I find there is really just one question that can turn my day around – am I acting from a place of contribution?
I have a tenancy when I am stressed to become selfish – selfish of my time, my desires, my needs. It’s like I am mad at the world, and therefore everyone around me, for not making things easier.
Logically, I know that having more on my plate right now is the next step. It is necessary for my own growth, for my own ability and greatest desire – to be of greater service. But I notice within me a deep resistance, a bratty self awakens within me, screaming and shouting for her comfort and stress-free times.
I think this is particularly hard for me to look at and handle today. Not only am I reminded of the stress and abundant pulls on the President of the United States, as he is inaugurated, but I am overly aware too of Martin Luther King, Jr. , whose presence and life are perhaps one of the greatest examples in American History, of taking on a burden, a deeply rooted history and creating change my being a channel of love.
It is a national day of service, yet the toddler in me is tantruming because she is a bit overwhelmed, because somewhere, she reverted back to the idea that it was all about her.

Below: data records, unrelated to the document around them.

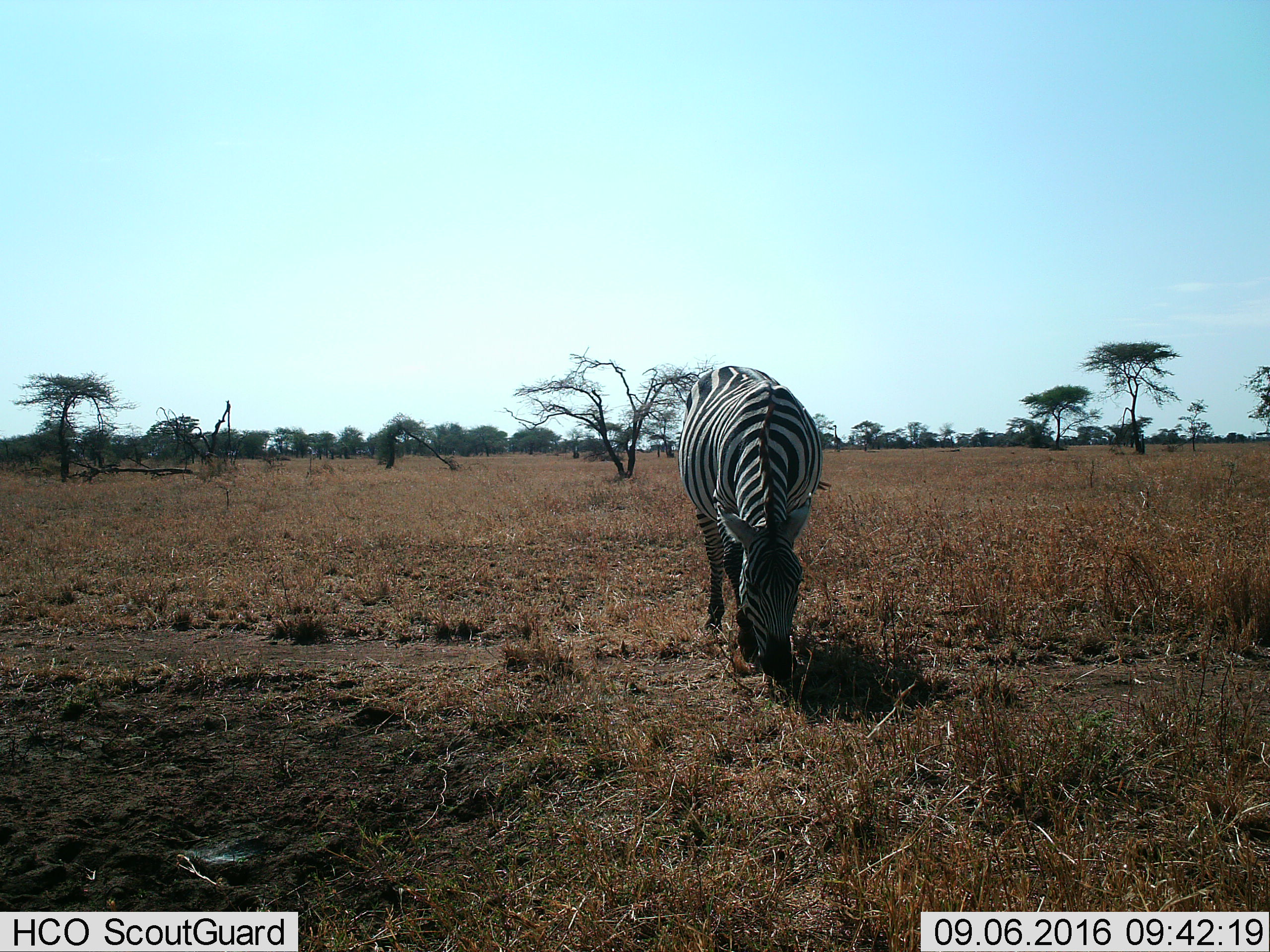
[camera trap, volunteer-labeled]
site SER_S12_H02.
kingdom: Animalia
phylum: Chordata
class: Mammalia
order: Perissodactyla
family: Equidae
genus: Equus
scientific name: Equus quagga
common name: plains zebra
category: zebraplains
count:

Martin Luther King Jr. did not have an easy path. He created massive change with effort and massive love. His days were riddled with incarcerations and beatings and fightings, and yet, it was lived on the foundation of such a deep love from faith, that the man kept marching, he kept fighting, until his final breath.
I suppose what I am asking for today is to have that. Is to be so filled up with the confidence, the love, the peace of God that despite the overwhelming task asked of each of us, that I meet it what is being asked of me peacefully, confidently, and joyously, as an act of service to God.
As I have prayed continuously that I be of service, it is quite silly to suddenly be upset when I have things to do. These aren’t just “to-dos”. These aren’t punishments. These are answered prayers. The ideas that come up that you feel inspired to follow. The tasks put on your desk at work. The places you are called to serve. The products that you hope to offer others. These aren’t burdens. These are contributions.
It may be messy at first, like a toddler learning how to walk – but it will get easier. Allow yourself to make mistakes as you venture forward and become involved in more, as you are of greater service to more people. Everyone must learn to walk before they can run. As long as you keep your mind on the path. As long as you remember those who have run before you, who reach back every year to help you remember that life, your life, can be as massively contributive and as faithful as their was, even if you fall down time and time again with your attitude, your spirit, or your will. Those that have come before us will reach down and pick us up and train us yet again.